A spell came out of the night and dropped Liam to his knees. I looked around, confused, because Pritkin hadn't cast it. A tall African-American mage stepped forward as Liam toppled over. He had a buzz cut and enough muscles to give Marco a run for his money. "We don't have time for this," he said harshly, and waved a hand at me.
My power suddenly came rushing back, a steady hum running under my skin, through my bones, singing in my cells, ready, ready, ready. I pulled it around me like a familiar coat as the mage glowered at me. "Caleb, meet Cassie," Pritkin said dryly.
The mage didn't look to be in the mood for pleasantries. "We have no way to get them out, assuming there is anyone alive down there. But you do," he told me.
It had the flavor of a command more than a request, especially in his deep baritone. But at the moment, I wasn't feeling picky. I didn't really believe anyone had survived that, wards or no. But I had to know for sure. "I can take only two people with me," I said.
"Me and Pritkin," Caleb said, extending his hand. I eyed it unhappily. I'd already taken one mage's hand tonight, and look where that had got me.
Pritkin didn't say anything, letting me make the decision for once. Only there wasn't much of one to make. Whatever my feelings toward the Circle, right now, I needed the help. I took his hand. "Where to?" I asked Pritkin.
"How strong is your ward?"
"I think the ley line blew it out. Why?"
"That creates a problem," he said, glancing at the other mage.
"Don't look at me," Caleb said grimly. "The line all but fried me before I could get out of there, and what was left I expended shielding us from the debris. I'm done." There was a general round of agreement from the watchers. It looked like nobody had shields worth a damn.
"What difference does it make?" I demanded. The idea that there might actually be survivors had lodged in my head and was beating a frantic tattoo against my skull. I felt almost dizzy at the rapid shift of emotions—from disbelief to rage to numb horror to barely acknowledged hope—all in the space of maybe half an hour.
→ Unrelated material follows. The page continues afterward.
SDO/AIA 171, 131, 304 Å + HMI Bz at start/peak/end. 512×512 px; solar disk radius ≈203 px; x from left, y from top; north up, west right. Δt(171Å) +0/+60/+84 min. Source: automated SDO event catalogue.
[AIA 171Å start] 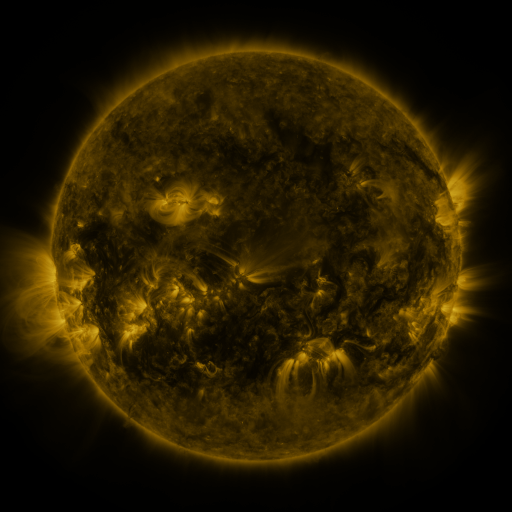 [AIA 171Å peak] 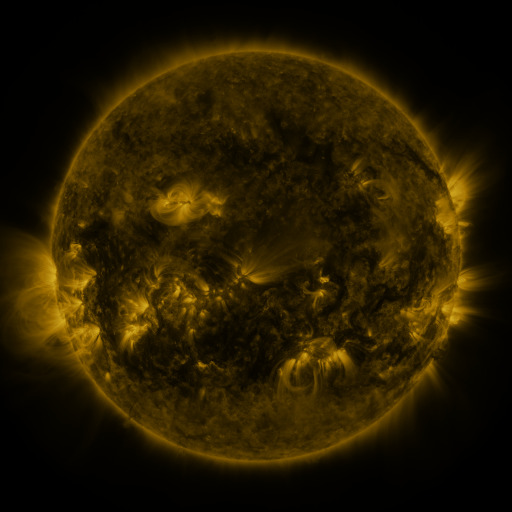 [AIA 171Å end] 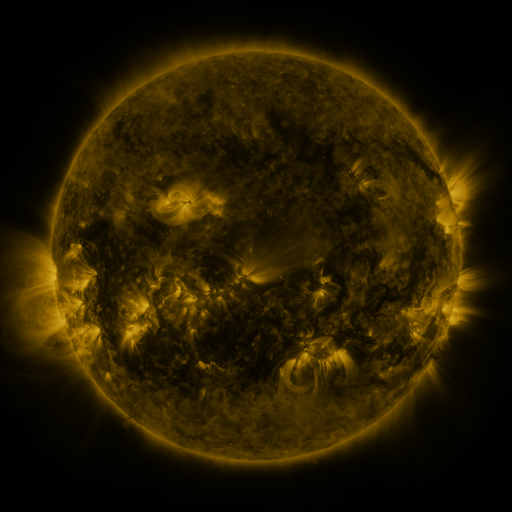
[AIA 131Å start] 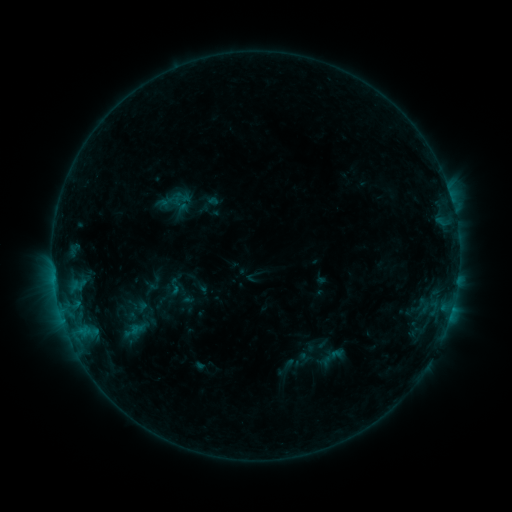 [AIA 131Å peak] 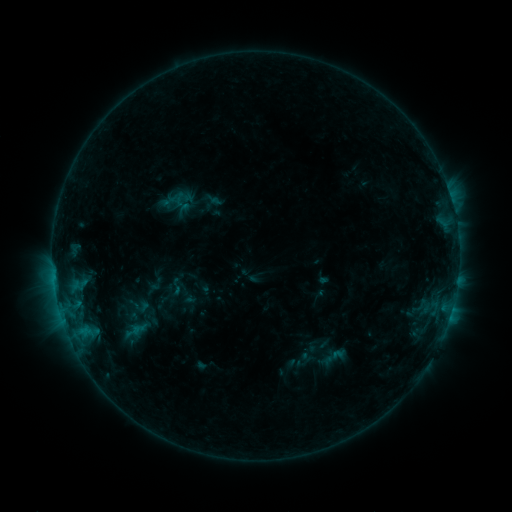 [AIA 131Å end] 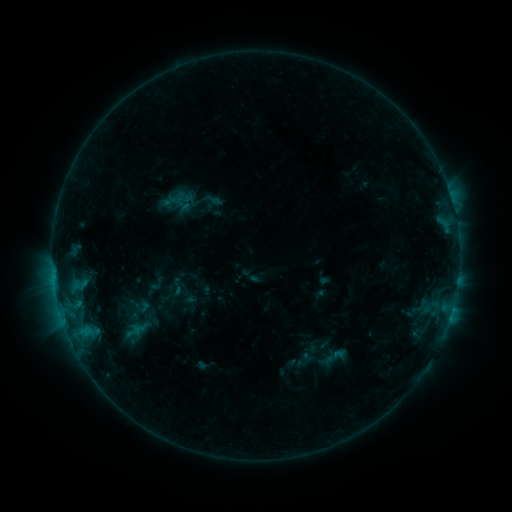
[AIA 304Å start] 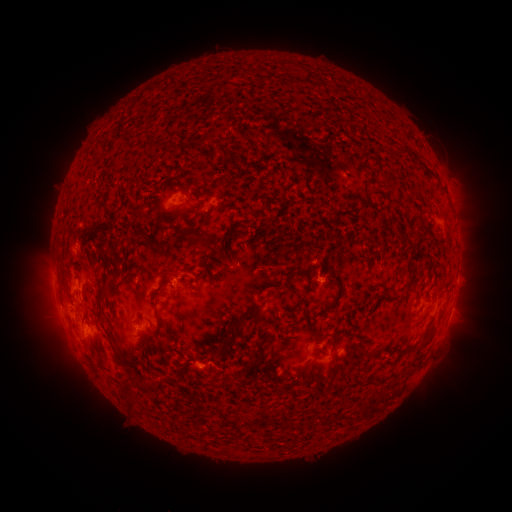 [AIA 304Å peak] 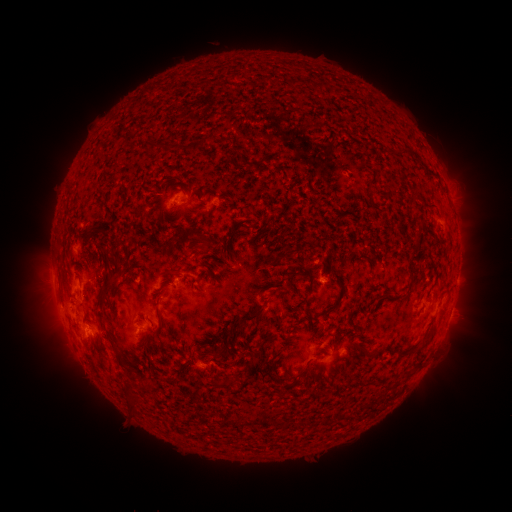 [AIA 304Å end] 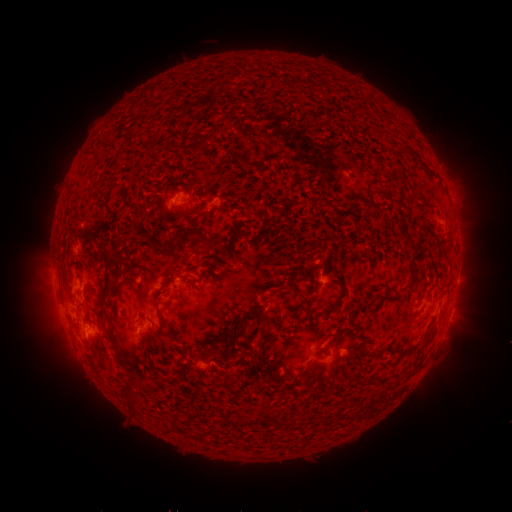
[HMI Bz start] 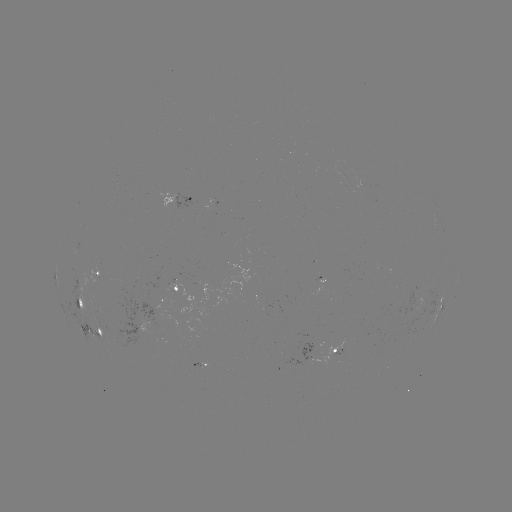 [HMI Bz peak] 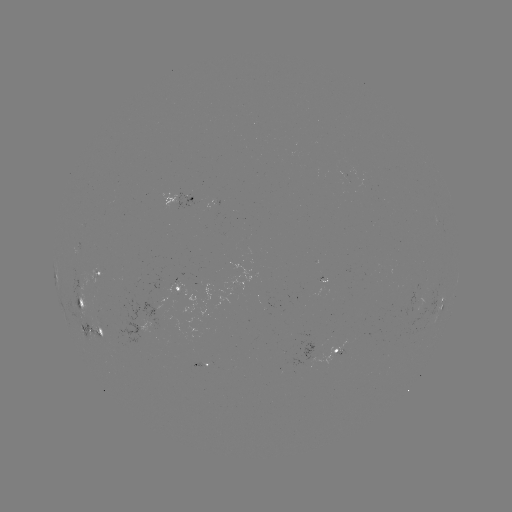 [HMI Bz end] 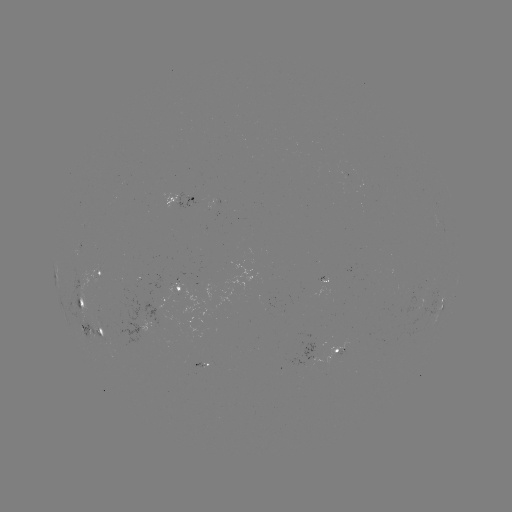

"We can't risk shifting in there without a ward," Pritkin said flatly. "MAGIC's shields may have held, but if not, we could find ourselves inside a landslide—"
"Then I'll shift us back out!"
"— or solid rock."
"We have to risk it!" Pritkin was usually the one pulling the crazy stunts. This was no time for him to learn caution.
"We can't." It sounded final.
"Watch me," I told him seriously.
"There is a difference between courage and foolhardiness! Dying yourself will not help—"
"And neither will standing here! Rafe deserves better than that from me. He'd give me better than that!"
Caleb looked confused. "Rafe?"
"Vampire," Pritkin said shortly.
"You'd risk your life for one of those things?" Caleb asked me, incredulous.
"Yeah. Too bad you don't have friends like that. But if they're all war mages, I can't say I'm surprised," I snapped.